Wednesday, October 13, 2010

Finally Taking a Step in Full Obedience

Have you ever noticed that when God tells you to do something and you don't immediately do it, He pursues you RELENTLESSLY?  If you aren't obedient the first time, He doesn't just say "Well, never mind".  I don't do that with my kids when they don't do what I ask the first time.  I STAY on them until they do it.  God is the same way.

For quite awhile, God has been "prompting" us to get rid of our cable.  We didn't listen.  He didn't stop asking.  EVERY single time I would turn around, there would be another "sign" or another tap on my heart that it was time to "unplug" it.  I didn't listen.  I didn't step out in obedience. 

I have tossed and turned and run every direction except in the direction He has asked.  I have tried to be "partially" obedient in regards to making good choices about watching what is appropriate.  However, partial obedience doesn't exist.  It's still flat out disobedience.  I go through the roof when my kids only partially do a job I have asked, God expects no less of me.  The more I began to make better choices about what I would watch, I still didn't have peace that I was doing the right thing.  God has asked more of us.  It may not be something he is asking of your family, but for us this is what He has asked. 

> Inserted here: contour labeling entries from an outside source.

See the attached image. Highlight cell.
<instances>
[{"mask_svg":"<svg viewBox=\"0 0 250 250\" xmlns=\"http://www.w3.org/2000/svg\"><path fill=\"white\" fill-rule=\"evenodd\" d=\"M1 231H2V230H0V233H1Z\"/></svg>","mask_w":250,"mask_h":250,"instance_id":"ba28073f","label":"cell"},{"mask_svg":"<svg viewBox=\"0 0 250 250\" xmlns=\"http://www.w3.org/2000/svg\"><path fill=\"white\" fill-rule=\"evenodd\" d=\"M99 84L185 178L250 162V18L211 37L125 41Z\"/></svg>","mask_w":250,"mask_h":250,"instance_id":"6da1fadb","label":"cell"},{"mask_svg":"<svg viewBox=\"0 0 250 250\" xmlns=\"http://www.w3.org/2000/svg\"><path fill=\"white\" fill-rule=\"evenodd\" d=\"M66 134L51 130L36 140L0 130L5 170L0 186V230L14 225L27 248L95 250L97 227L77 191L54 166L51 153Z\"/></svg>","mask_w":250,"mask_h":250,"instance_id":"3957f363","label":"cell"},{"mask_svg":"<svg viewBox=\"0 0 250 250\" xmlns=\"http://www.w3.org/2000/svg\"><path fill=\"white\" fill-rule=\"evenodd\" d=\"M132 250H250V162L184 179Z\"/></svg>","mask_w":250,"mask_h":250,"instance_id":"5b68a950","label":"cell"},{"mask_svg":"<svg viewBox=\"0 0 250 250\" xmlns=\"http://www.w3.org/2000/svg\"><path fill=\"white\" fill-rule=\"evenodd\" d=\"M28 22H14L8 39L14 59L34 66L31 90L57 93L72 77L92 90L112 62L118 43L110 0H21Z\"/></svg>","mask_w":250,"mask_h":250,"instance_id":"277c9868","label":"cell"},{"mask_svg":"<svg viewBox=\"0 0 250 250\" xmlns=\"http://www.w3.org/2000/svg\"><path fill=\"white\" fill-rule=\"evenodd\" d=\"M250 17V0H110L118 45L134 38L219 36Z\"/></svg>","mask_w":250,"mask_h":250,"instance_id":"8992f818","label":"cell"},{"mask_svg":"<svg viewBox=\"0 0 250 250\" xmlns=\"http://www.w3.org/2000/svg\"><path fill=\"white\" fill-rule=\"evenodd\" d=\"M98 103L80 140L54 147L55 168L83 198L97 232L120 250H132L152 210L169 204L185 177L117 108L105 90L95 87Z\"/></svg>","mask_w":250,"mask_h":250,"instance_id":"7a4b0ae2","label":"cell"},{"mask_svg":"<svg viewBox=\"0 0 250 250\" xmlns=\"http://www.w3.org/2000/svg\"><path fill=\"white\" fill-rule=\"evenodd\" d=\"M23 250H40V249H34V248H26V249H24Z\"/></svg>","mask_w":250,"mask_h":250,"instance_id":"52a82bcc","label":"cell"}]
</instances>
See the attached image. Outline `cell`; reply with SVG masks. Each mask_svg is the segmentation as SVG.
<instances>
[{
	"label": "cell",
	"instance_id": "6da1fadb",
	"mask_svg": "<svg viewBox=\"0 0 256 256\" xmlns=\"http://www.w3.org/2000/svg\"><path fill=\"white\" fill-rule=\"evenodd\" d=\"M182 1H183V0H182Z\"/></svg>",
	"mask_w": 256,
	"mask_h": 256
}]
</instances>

So today, I did what he asked.  We are going COLD TURKEY and ending our relationship with the cable company (except for Internet service).  That also means that for the interim, we will also be without normal/regular TV as well.  Our TVs are "ancient" and will require the converter boxes to receive any channels.  We could probably go purchase the box, but at this point, we are going to wait.  We can still watch shows on our laptops through Hulu or Fancast and I have reactivated our Netflix accounts so we can watch movies through our Wii.  I still need access to educational programming.  We still want to watch movies and programs as a family.  TV in itself isn't bad.  That isn't the issue. 

The issue is that God asked us to make a change and we didn't step out in faith and follow his direction.  I decided it was more important to hang on to my habits than to follow God's request.  I decided I cared more about what my kids might think or what our "friends" might think.  I cared more about what the world might think of us becoming EVEN greater FREAKS!  Perhaps, THAT is exactly why God says to unplug it! 

The first step is complete and I feel like a huge weight has been lifted because I finally did what He asked.  I have completely removed the TV set from our bedroom.  We've talked about it many times before, but never committed to doing it.  I watch A LOT of TV after everyone else was asleep.  Now that I won't have a DVR with hours of recorded shows, that issue is suddenly a non-issue.  Since my change in heart about what is appropriate for me to personally watch has drastically changed, that backlog of shows had rapidly decreased anyway.  Talking about wasted money down the drain!  I also was hesitant about doing it because Bradlee crawls in bed with me EARLY in the morning and as soon as he wakes up, I turn a show on for him so I can "steal" another few minutes of sleep.  I'm not sure how God will solve that problem for me, but if nothing else, maybe I need to be up at 6:30 with him doing something more important than sleeping!

Who knows exactly why God has lead us this way?  We don't have a clue what blessings we have missed by waiting so long to do what he has asked.  All I know is that He was NOT going to let me off the hook and let me stay comfortable by being disobedient.  I'm hoping that what seems radical today, will feel PERFECT before long and our only regrets will be that we didn't listen the VERY first time he knocked on our hearts!